1. Highlight the text you want to be the anchor, or just place your cursor where you want the anchor point to be.

2. Click the anchor button and give your anchor a name (spaces are not allowed!).

3. Link to the page URL where your anchor appears, like so:"#user_[anchorname]"

The system adds "user_" as a prefix to your anchors to make sure they don't collide with other anchors already in the page (like post permalinks). 







You know about lists: numbered and bulleted. Finally, there's a button for "indent" that allows you to create multi-level lists. Like so:

Fruits
Apples
Fuji
Pink Lady
Granny Smith

Bananas
Grapes

Vegetables
Potatoes
Carrots
Celery

The *Increase/Decrease*  *Indent*  buttons allow you to manage the levels. You can also mix & match bulleted & numbered lists however you like. 

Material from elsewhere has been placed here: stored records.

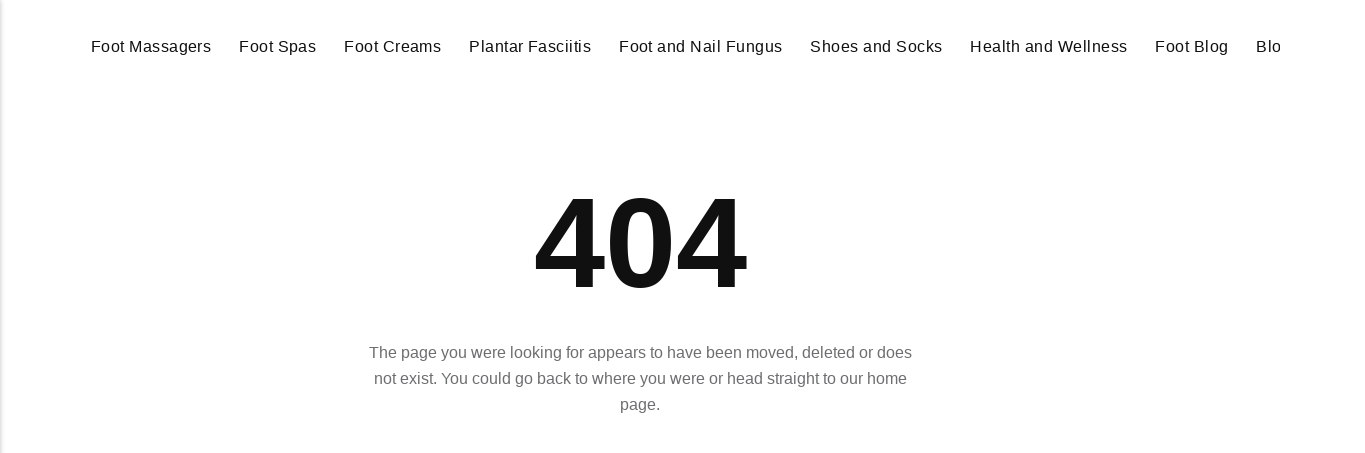

--- FILE ---
content_type: text/html
request_url: https://footgood.com/baby-boomer-foot-massage/
body_size: 2539
content:
<!DOCTYPE html><html lang="en-gb"><head><meta charset="utf-8"><meta http-equiv="X-UA-Compatible" content="IE=edge"><meta name="viewport" content="width=device-width,initial-scale=1"><title>Error 404 - Footgood</title><meta name="robots" content="noindex, follow"><meta name="generator" content="Publii Open-Source CMS for Static Site"><script type="text/javascript">(function(w,d,s,l,i){w[l]=w[l]||[];w[l].push({'gtm.start':
						new Date().getTime(),event:'gtm.js'});var f=d.getElementsByTagName(s)[0],
						j=d.createElement(s),dl=l!='dataLayer'?'&l='+l:'';j.async=true;j.src=
						'https://www.googletagmanager.com/gtm.js?id='+i+dl;f.parentNode.insertBefore(j,f);
					})(window,document,'script','dataLayer','GTM-M9KC7L');</script><link rel="alternate" type="application/atom+xml" href="https://footgood.com/feed.xml" title="Footgood - RSS"><link rel="alternate" type="application/json" href="https://footgood.com/feed.json" title="Footgood - JSON"><meta property="og:title" content="Footgood"><meta property="og:image" content="https://footgood.com/media/website/Foot-Good-logo.webp"><meta property="og:image:width" content="140"><meta property="og:image:height" content="63"><meta property="og:site_name" content="Footgood"><meta property="og:description" content=""><meta property="og:url" content="https://footgood.com/"><meta property="og:type" content="website"><link rel="shortcut icon" href="https://footgood.com/media/website/favIcon.webp" type="image/x-icon"><link rel="stylesheet" href="https://footgood.com/assets/css/style.css?v=f60eba9f6d006b1d5985820b5f906c03"><script type="application/ld+json">{"@context":"http://schema.org","@type":"Organization","name":"Footgood","logo":"https://footgood.com/media/website/Foot-Good-logo.webp","url":"https://footgood.com/"}</script><noscript><style>img[loading] {
                    opacity: 1;
                }</style></noscript><script async src="https://pagead2.googlesyndication.com/pagead/js/adsbygoogle.js?client=ca-pub-1291576167983828" crossorigin="anonymous"></script></head><body class="error-template"><noscript><iframe src="https://www.googletagmanager.com/ns.html?id=GTM-M9KC7L" height="0" width="0" style="display:none;visibility:hidden"></iframe></noscript><header class="header" id="js-header"><a href="https://footgood.com/" class="logo"><img src="https://footgood.com/media/website/Foot-Good-logo.webp" alt="Footgood" width="140" height="63"></a><nav class="navbar js-navbar"><button class="navbar__toggle js-toggle" aria-label="Menu"><span class="navbar__toggle-box"><span class="navbar__toggle-inner">Menu</span></span></button><ul class="navbar__menu"><li><a href="https://footgood.com/tags/foot-massagers/" target="_self">Foot Massagers</a></li><li><a href="https://footgood.com/tags/foot-spas/" target="_self">Foot Spas</a></li><li><a href="https://footgood.com/tags/foot-creams/" target="_self">Foot Creams</a></li><li><a href="https://footgood.com/tags/plantar-fasciitis/" target="_self">Plantar Fasciitis</a></li><li><a href="https://footgood.com/tags/foot-and-nail-fungus/" target="_self">Foot and Nail Fungus</a></li><li><a href="https://footgood.com/tags/shoe-and-socks/" target="_self">Shoes and Socks</a></li><li><a href="https://footgood.com/tags/health-and-wellness/" target="_self">Health and Wellness</a></li><li><a href="https://footgood.com/tags/foot-blog/" target="_self">Foot Blog</a></li><li class="has-submenu"><a href="https://footgood.com/tags/blog/" target="_self" aria-haspopup="true">Blog</a><ul class="navbar__submenu level-2" aria-hidden="true"><li><a href="https://footgood.com/tags/games-and-recreation/" target="_self">Games and Recreation</a></li><li><a href="https://footgood.com/tags/general/" target="_self">General</a></li></ul></li></ul></nav><div class="search"><div class="search__overlay js-search-overlay"><form action="https://footgood.com/search.html" class="search__form"><input class="search__input" type="search" name="q" placeholder="search..." aria-label="search..."> <button type="submit" class="search__button"><span>Submit</span></button></form></div><button class="search__btn js-search-btn" aria-label="Search"><svg role="presentation" focusable="false" height="18" width="18"><use xlink:href="https://footgood.com/assets/svg/svg-map.svg#search"/></svg></button></div></header><main class="page page--error"><div class="wrapper"><div class="hero"><h1 class="page--error__title">404</h1><p>The page you were looking for appears to have been moved, deleted or does not exist. You could go back to where you were or head straight to our home page.</p><p><a href="https://footgood.com/" class="btn">Go Home</a></p></div></div></main><footer class="footer"><div class="footer__copyright">© Copyright 2025, All Rights Reserved</div></footer><script>window.publiiThemeMenuConfig = {    
      mobileMenuMode: 'sidebar',
      animationSpeed: 300,
      submenuWidth: 'auto',
      doubleClickTime: 500,
      mobileMenuExpandableSubmenus: true, 
      relatedContainerForOverlayMenuSelector: '.navbar',
   };</script><script defer="defer" src="https://footgood.com/assets/js/scripts.min.js?v=1b09dc64eb6086ddc9720890661ff038"></script><script>var images = document.querySelectorAll('img[loading]');

      for (var i = 0; i < images.length; i++) {
         if (images[i].complete) {
               images[i].classList.add('is-loaded');
         } else {
               images[i].addEventListener('load', function () {
                  this.classList.add('is-loaded');
               }, false);
         }
      }</script><script src="https://footgood.com/media/plugins/pagePrefetching/quicklink.umd.js"></script><script>window.addEventListener('load', () => {
					quicklink.listen({
						prerender: false,
						el: document.querySelector('body'),
						delay: 0,
						limit: Infinity,
						throttle: Infinity,
						timeout: 2000
					});
				});</script></body></html>

--- FILE ---
content_type: text/html; charset=utf-8
request_url: https://www.google.com/recaptcha/api2/aframe
body_size: 268
content:
<!DOCTYPE HTML><html><head><meta http-equiv="content-type" content="text/html; charset=UTF-8"></head><body><script nonce="YKHvushNDRdWCUKEScukWw">/** Anti-fraud and anti-abuse applications only. See google.com/recaptcha */ try{var clients={'sodar':'https://pagead2.googlesyndication.com/pagead/sodar?'};window.addEventListener("message",function(a){try{if(a.source===window.parent){var b=JSON.parse(a.data);var c=clients[b['id']];if(c){var d=document.createElement('img');d.src=c+b['params']+'&rc='+(localStorage.getItem("rc::a")?sessionStorage.getItem("rc::b"):"");window.document.body.appendChild(d);sessionStorage.setItem("rc::e",parseInt(sessionStorage.getItem("rc::e")||0)+1);localStorage.setItem("rc::h",'1768910882394');}}}catch(b){}});window.parent.postMessage("_grecaptcha_ready", "*");}catch(b){}</script></body></html>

Insert: *Image*, *Video*, *Table*, *Horizontal Rule*, *Special Character*, *Smiley*, *Quote Block*, *Attachment*, *Spoiler*

The new function here is "Insert special character." It's handy for a few things like accented characters like ñ ö é and some symbols [emoji]9830[/emoji] [emoji]169[/emoji] ½ » 

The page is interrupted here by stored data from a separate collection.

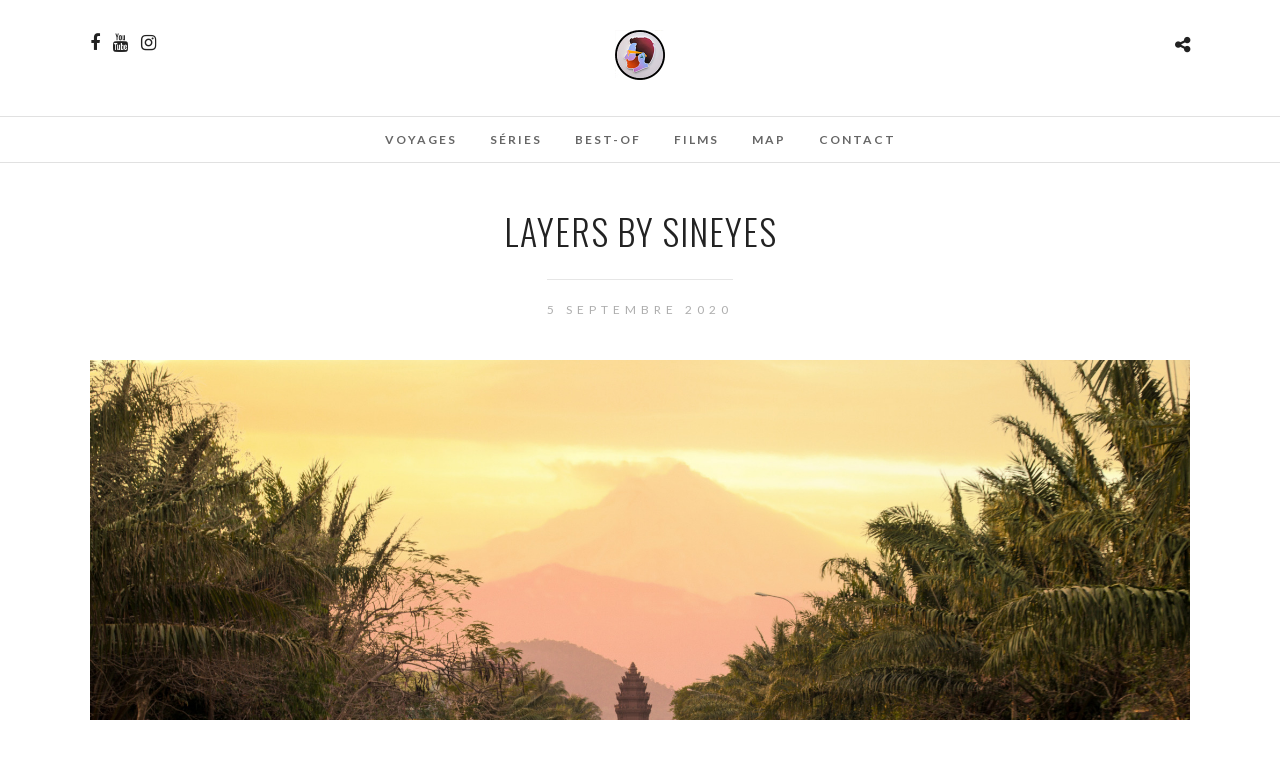

--- FILE ---
content_type: text/css
request_url: https://sineyes.com/wp-content/themes/photome-child/style.css?ver=3.8.1.1554112101
body_size: 193
content:
/*
Theme Name: Photo Me Child
Theme URI: http://themes.themegoods.com/photome/demo
Template: photome
Author: ThemeGoods
Author URI: http://themeforest.net/user/ThemeGoods
Description: Premium Photography Portfolio Theme
Tags: yellow,white,responsive-layout,custom-header,custom-background,threaded-comments,translation-ready,editor-style,custom-menu
Version: 3.8.1.1554112101
Updated: 2019-04-01 11:48:21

For some odd reason... it doesn't actually offer an Omega symbol  -_-







The icon with the "T" is *Paste as Plain Text*. If you've copied formatted text from somewhere and you don't want any of the formatting to come through, this button will do a complete reduction-to-text before pasting. Just paste into the dialog that pops up and click "OK."

The icon with the "W" is P*aste from Microsoft Word*  and will make a best attempt to preserve formatting intelligently when you paste from Microsoft Word.  Just paste into the dialog that pops up and click "OK."

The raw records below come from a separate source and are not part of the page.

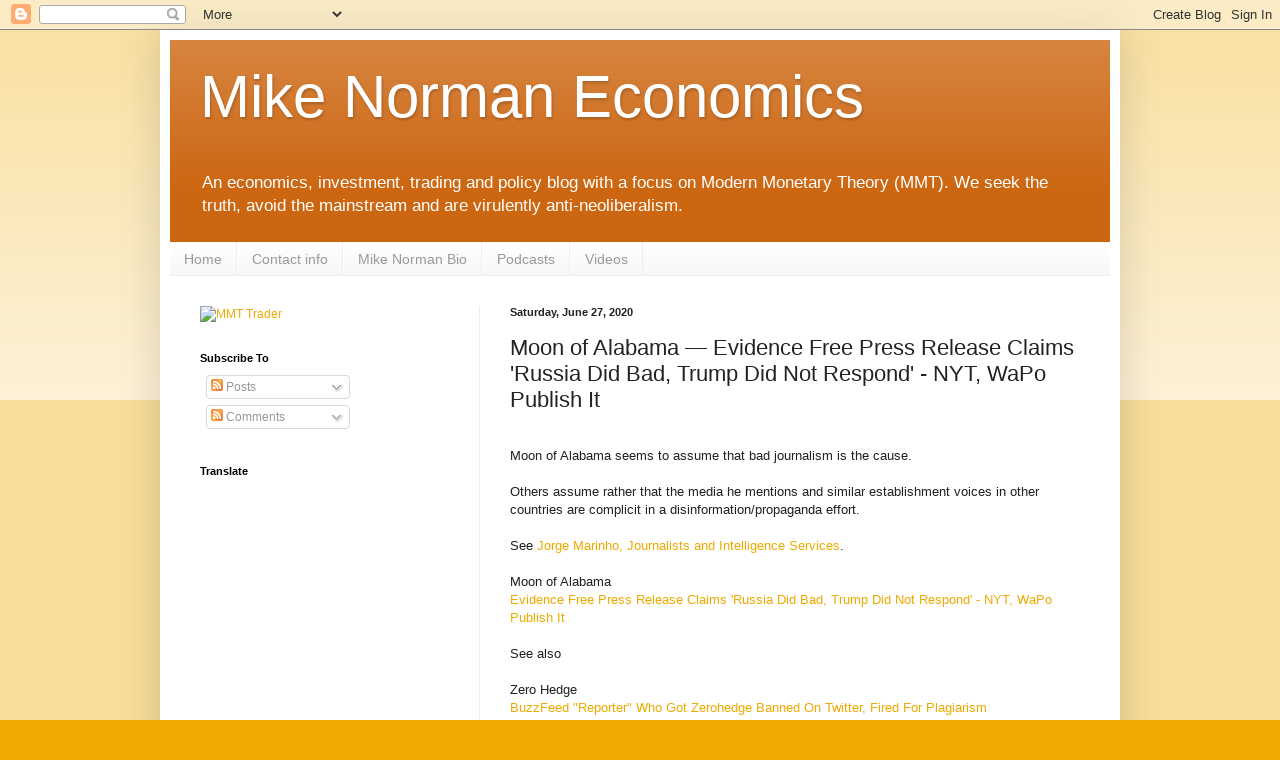

--- FILE ---
content_type: text/html; charset=utf-8
request_url: https://www.google.com/recaptcha/api2/aframe
body_size: 265
content:
<!DOCTYPE HTML><html><head><meta http-equiv="content-type" content="text/html; charset=UTF-8"></head><body><script nonce="5nfspu4etuw51_nSk4C90w">/** Anti-fraud and anti-abuse applications only. See google.com/recaptcha */ try{var clients={'sodar':'https://pagead2.googlesyndication.com/pagead/sodar?'};window.addEventListener("message",function(a){try{if(a.source===window.parent){var b=JSON.parse(a.data);var c=clients[b['id']];if(c){var d=document.createElement('img');d.src=c+b['params']+'&rc='+(localStorage.getItem("rc::a")?sessionStorage.getItem("rc::b"):"");window.document.body.appendChild(d);sessionStorage.setItem("rc::e",parseInt(sessionStorage.getItem("rc::e")||0)+1);localStorage.setItem("rc::h",'1769908944312');}}}catch(b){}});window.parent.postMessage("_grecaptcha_ready", "*");}catch(b){}</script></body></html>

The *Undo*  and *Redo*  arrows should be familiar already. 







These two are:

*Search for text*

and

*Find / Replace text*







Last but not least is *Maximize*, which will allow the editor to take over your entire window. This is really helpful when editing a big post as it gives you a large, resizable canvas to work on. Very cool. 

You can maximize and minimize without worrying about losing the post you're working on.

REMEMBER: when you're ready to submit your post, you need to first Minimize to exit the fullscreen view, and then press the "Submit" button!
[h2]Right Click "Tools" Menu[/h2][h2]You may not always get what you expect when you right-click inside CK Editor. When you right-click inside the editor's textarea, you may see the editor's tools menu instead of your browser's own context menu. [/h2]
Here's an example of trying to right-click on a misspelled word. You may have seen this happen:







*Good news.*  When the toolbar is collapsed, and the editor is in its compact mode, this will no longer occur. You will be able to use your browser's built-in spellchecker, as shown below, by right-clicking in the textarea. 







*However*, when the toolbar is expanded, and the editor is in kitchen-sink mode, CK Editor will still show its tools menu when you right-click.

That's because this menu is the only way that CK Editor can expose some important function, such as table editing. For example, as shown below, the only way to add a row to a table is to right-click and select "Insert Row" from the CK Menu. 







Summary:

toolbar collapsed: you can use your browser's right click menu freely
toolbar expanded: CK Editor will show its tools menu instead when you right-click






	

		
			
		

		
	
  _*TIP:*_  You can always  disable the CK Editor context menu by holding down the Control key when you right-click (use the Command key on a Mac).


----------



## webowabo (Sep 4, 2013)

Lots of new goodies... tanks jeff!


----------



## dirtsailor2003 (Sep 5, 2013)

Thanks for the update Jeff! There are some good features in there. Hopefully they can get the emoticon box to expand sideways or reformat whats in there so we can still use all of them.


----------



## Bearcarver (Sep 5, 2013)

Wow!!!  That's a lot of improvements there, Jeff !!!

Now if I can just figure it out !!!

If I can't it won't be because you didn't explain it well. It would be because my "Thinker" doesn't work as good as it used too (a year ago or more).

Thanks Jeff,

Bear


----------



## woodcutter (Sep 5, 2013)

Look! The degree symbol! ..........225°


----------



## dirtsailor2003 (Sep 5, 2013)

Woodcutter said:


> Look! The degree symbol! ..........225°


I prefer 265º


----------



## smokinhusker (Sep 5, 2013)

Woodcutter said:


> Look! The degree symbol! ..........225°


Yes and you can get the degree symbol by holding ALT and typing 0176 as well. I've been doing it that way for quite a while!!!! 

I still don't like the "Publish to your Facebook feed" check box at the bottom though.


----------



## s2k9k (Sep 5, 2013)

I'm just glad the "BB code Editor" didn't change, it's so much easier than "Rich Text"!


----------



## sqwib (Sep 5, 2013)

dirtsailor2003 said:


> Click on the "more" button on the right side and the spell checker box and a bunch of other new buttons will show up. I wish there was a way to edit the words allowed. There are quite a few BBQ words that are spelled correctly, but still show as misspelled!


Yes I knew that, I was showing the beauty of *spell check* and *right click correction*.

No complaints here!


----------